» SUPPLIED ENTRIES:
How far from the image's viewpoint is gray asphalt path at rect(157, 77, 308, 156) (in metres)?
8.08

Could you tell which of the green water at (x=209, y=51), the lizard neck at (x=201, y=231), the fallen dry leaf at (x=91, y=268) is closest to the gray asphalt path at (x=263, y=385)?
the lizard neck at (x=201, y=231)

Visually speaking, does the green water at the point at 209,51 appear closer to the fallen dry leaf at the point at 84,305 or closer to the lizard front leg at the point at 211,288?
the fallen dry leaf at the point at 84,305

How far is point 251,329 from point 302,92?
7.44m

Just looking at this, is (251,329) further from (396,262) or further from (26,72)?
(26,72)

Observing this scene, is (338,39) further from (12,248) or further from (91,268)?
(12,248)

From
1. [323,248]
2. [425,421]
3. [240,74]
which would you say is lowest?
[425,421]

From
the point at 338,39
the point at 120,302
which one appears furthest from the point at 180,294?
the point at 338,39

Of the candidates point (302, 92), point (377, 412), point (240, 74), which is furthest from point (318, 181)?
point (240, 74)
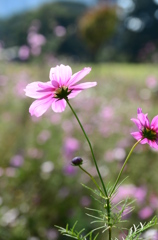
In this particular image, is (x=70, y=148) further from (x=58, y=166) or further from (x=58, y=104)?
(x=58, y=104)

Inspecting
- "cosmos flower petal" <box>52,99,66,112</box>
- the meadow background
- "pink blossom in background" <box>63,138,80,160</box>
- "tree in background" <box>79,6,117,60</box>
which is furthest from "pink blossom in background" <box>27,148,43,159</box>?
"tree in background" <box>79,6,117,60</box>

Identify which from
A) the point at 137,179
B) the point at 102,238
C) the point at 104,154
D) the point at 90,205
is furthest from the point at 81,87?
the point at 104,154

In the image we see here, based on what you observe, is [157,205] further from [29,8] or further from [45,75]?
[29,8]

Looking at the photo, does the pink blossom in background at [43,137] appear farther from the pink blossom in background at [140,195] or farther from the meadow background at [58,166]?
the pink blossom in background at [140,195]

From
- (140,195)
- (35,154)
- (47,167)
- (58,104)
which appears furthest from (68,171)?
(58,104)

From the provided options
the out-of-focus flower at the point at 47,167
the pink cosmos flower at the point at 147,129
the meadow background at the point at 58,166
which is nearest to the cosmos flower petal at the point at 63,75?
the pink cosmos flower at the point at 147,129

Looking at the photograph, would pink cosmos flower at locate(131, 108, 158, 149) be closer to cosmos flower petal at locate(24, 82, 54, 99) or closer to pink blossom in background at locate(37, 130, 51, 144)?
cosmos flower petal at locate(24, 82, 54, 99)
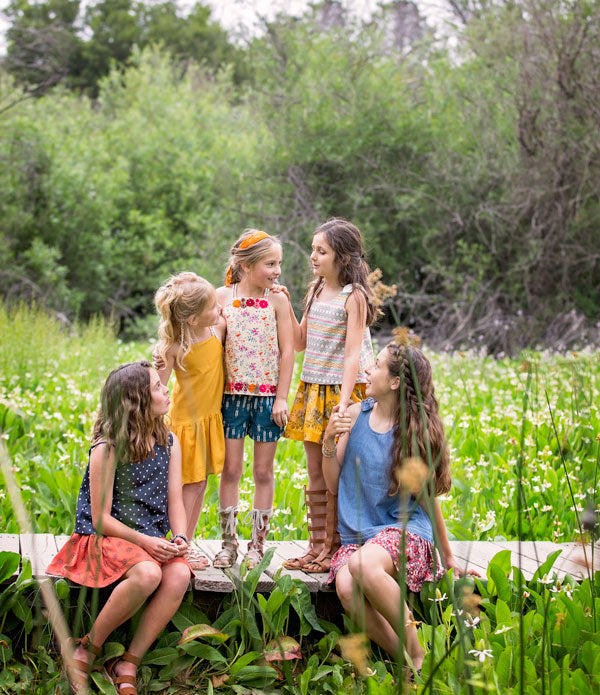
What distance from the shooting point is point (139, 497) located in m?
2.94

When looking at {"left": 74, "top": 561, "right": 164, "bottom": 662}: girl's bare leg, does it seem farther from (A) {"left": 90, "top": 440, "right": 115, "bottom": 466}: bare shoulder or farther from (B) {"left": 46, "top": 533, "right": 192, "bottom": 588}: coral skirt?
(A) {"left": 90, "top": 440, "right": 115, "bottom": 466}: bare shoulder

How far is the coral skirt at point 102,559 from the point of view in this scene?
2730mm

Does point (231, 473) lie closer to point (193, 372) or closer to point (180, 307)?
point (193, 372)

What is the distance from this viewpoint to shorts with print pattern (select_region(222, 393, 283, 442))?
3416 millimetres

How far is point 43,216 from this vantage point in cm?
1389

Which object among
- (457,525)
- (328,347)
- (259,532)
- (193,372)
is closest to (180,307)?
(193,372)

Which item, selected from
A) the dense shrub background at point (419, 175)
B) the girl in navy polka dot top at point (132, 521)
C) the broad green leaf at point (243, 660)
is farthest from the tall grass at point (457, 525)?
the dense shrub background at point (419, 175)

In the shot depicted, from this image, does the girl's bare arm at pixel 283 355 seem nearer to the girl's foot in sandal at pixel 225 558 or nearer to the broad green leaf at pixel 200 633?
the girl's foot in sandal at pixel 225 558

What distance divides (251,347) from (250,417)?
0.29 metres

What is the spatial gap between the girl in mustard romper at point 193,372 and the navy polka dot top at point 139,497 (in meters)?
0.28

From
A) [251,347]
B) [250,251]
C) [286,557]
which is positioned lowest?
[286,557]

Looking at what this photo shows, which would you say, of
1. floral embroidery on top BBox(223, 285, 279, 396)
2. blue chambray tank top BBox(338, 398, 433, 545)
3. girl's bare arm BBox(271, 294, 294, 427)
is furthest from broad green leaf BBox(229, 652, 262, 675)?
floral embroidery on top BBox(223, 285, 279, 396)

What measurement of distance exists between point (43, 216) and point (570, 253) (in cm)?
857

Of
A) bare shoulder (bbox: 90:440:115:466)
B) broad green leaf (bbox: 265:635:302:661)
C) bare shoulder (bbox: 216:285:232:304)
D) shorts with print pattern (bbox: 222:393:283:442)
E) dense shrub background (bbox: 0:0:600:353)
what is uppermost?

» GIVEN PROBLEM: Retype all of the items above word for word, leaving out the pictures.

» REPLY:
How far from the image's viewpoint is gray asphalt path at rect(157, 77, 308, 156) (in metres)?
8.08

Could you tell which of the green water at (x=209, y=51), the lizard neck at (x=201, y=231), the fallen dry leaf at (x=91, y=268) is closest to the gray asphalt path at (x=263, y=385)?
the lizard neck at (x=201, y=231)

Visually speaking, does the green water at the point at 209,51 appear closer to the fallen dry leaf at the point at 84,305 or closer to the lizard front leg at the point at 211,288?
the fallen dry leaf at the point at 84,305

How far is point 251,329 from point 302,92?
7.44m

Just looking at this, is (251,329) further from (396,262) or further from (26,72)?
(26,72)

Observing this scene, is (338,39) further from (12,248) or further from (91,268)?
(12,248)

From
1. [323,248]
2. [425,421]
3. [240,74]
which would you say is lowest?
[425,421]

From
the point at 338,39
the point at 120,302
which one appears furthest from the point at 180,294?
the point at 338,39

Of the candidates point (302, 92), point (377, 412), point (240, 74), which is furthest from point (318, 181)?
point (240, 74)
In this particular image, is (x=70, y=148) further from (x=58, y=166) or further from (x=58, y=104)?
(x=58, y=104)

Inspecting
- "cosmos flower petal" <box>52,99,66,112</box>
- the meadow background
- "pink blossom in background" <box>63,138,80,160</box>
- "tree in background" <box>79,6,117,60</box>
which is furthest from "pink blossom in background" <box>27,148,43,159</box>?
"tree in background" <box>79,6,117,60</box>

Identify which from
A) the point at 137,179
B) the point at 102,238
C) the point at 104,154
D) the point at 90,205
is furthest from the point at 81,87?
the point at 104,154

In the image we see here, based on what you observe, is [157,205] further from [29,8] or further from [45,75]?
[29,8]

Looking at the photo, does the pink blossom in background at [43,137] appear farther from the pink blossom in background at [140,195] or farther from the meadow background at [58,166]?
the pink blossom in background at [140,195]

From
- (140,195)
- (35,154)
- (47,167)
- (58,104)
which appears furthest from (68,171)?
(58,104)

From the provided options
the out-of-focus flower at the point at 47,167
the pink cosmos flower at the point at 147,129
the meadow background at the point at 58,166
which is nearest to the cosmos flower petal at the point at 63,75?
the pink cosmos flower at the point at 147,129

Looking at the photograph, would pink cosmos flower at locate(131, 108, 158, 149) be closer to cosmos flower petal at locate(24, 82, 54, 99) or closer to pink blossom in background at locate(37, 130, 51, 144)?
cosmos flower petal at locate(24, 82, 54, 99)
What distance from the shooting point is point (139, 497) located in m?
2.94

When looking at {"left": 74, "top": 561, "right": 164, "bottom": 662}: girl's bare leg, does it seem farther from (A) {"left": 90, "top": 440, "right": 115, "bottom": 466}: bare shoulder or farther from (B) {"left": 46, "top": 533, "right": 192, "bottom": 588}: coral skirt?
(A) {"left": 90, "top": 440, "right": 115, "bottom": 466}: bare shoulder

How far is the coral skirt at point 102,559 from the point of view in this scene?
2730mm

Does point (231, 473) lie closer to point (193, 372) or closer to point (180, 307)?
point (193, 372)

What is the distance from this viewpoint to shorts with print pattern (select_region(222, 393, 283, 442))?
3416 millimetres

How far is point 43,216 from this vantage point in cm?
1389

Which object among
- (457,525)
- (328,347)
- (259,532)
- (193,372)
is closest to (180,307)?
(193,372)

Which item, selected from
A) the dense shrub background at point (419, 175)
B) the girl in navy polka dot top at point (132, 521)
C) the broad green leaf at point (243, 660)
is farthest from the tall grass at point (457, 525)?
the dense shrub background at point (419, 175)

In the shot depicted, from this image, does the girl's bare arm at pixel 283 355 seem nearer to the girl's foot in sandal at pixel 225 558 or nearer to the broad green leaf at pixel 200 633?
the girl's foot in sandal at pixel 225 558

What distance divides (251,347) from (250,417)?
0.29 metres

What is the spatial gap between the girl in mustard romper at point 193,372 and the navy polka dot top at point 139,497 (in meters)?
0.28

From
A) [251,347]
B) [250,251]
C) [286,557]
which is positioned lowest?
[286,557]

Looking at what this photo shows, which would you say, of
1. floral embroidery on top BBox(223, 285, 279, 396)
2. blue chambray tank top BBox(338, 398, 433, 545)
3. girl's bare arm BBox(271, 294, 294, 427)
is furthest from broad green leaf BBox(229, 652, 262, 675)?
floral embroidery on top BBox(223, 285, 279, 396)

What measurement of distance exists between point (43, 216) and point (570, 253) (in cm)?
857

Of
A) bare shoulder (bbox: 90:440:115:466)
B) broad green leaf (bbox: 265:635:302:661)
C) bare shoulder (bbox: 216:285:232:304)
D) shorts with print pattern (bbox: 222:393:283:442)
E) dense shrub background (bbox: 0:0:600:353)
what is uppermost?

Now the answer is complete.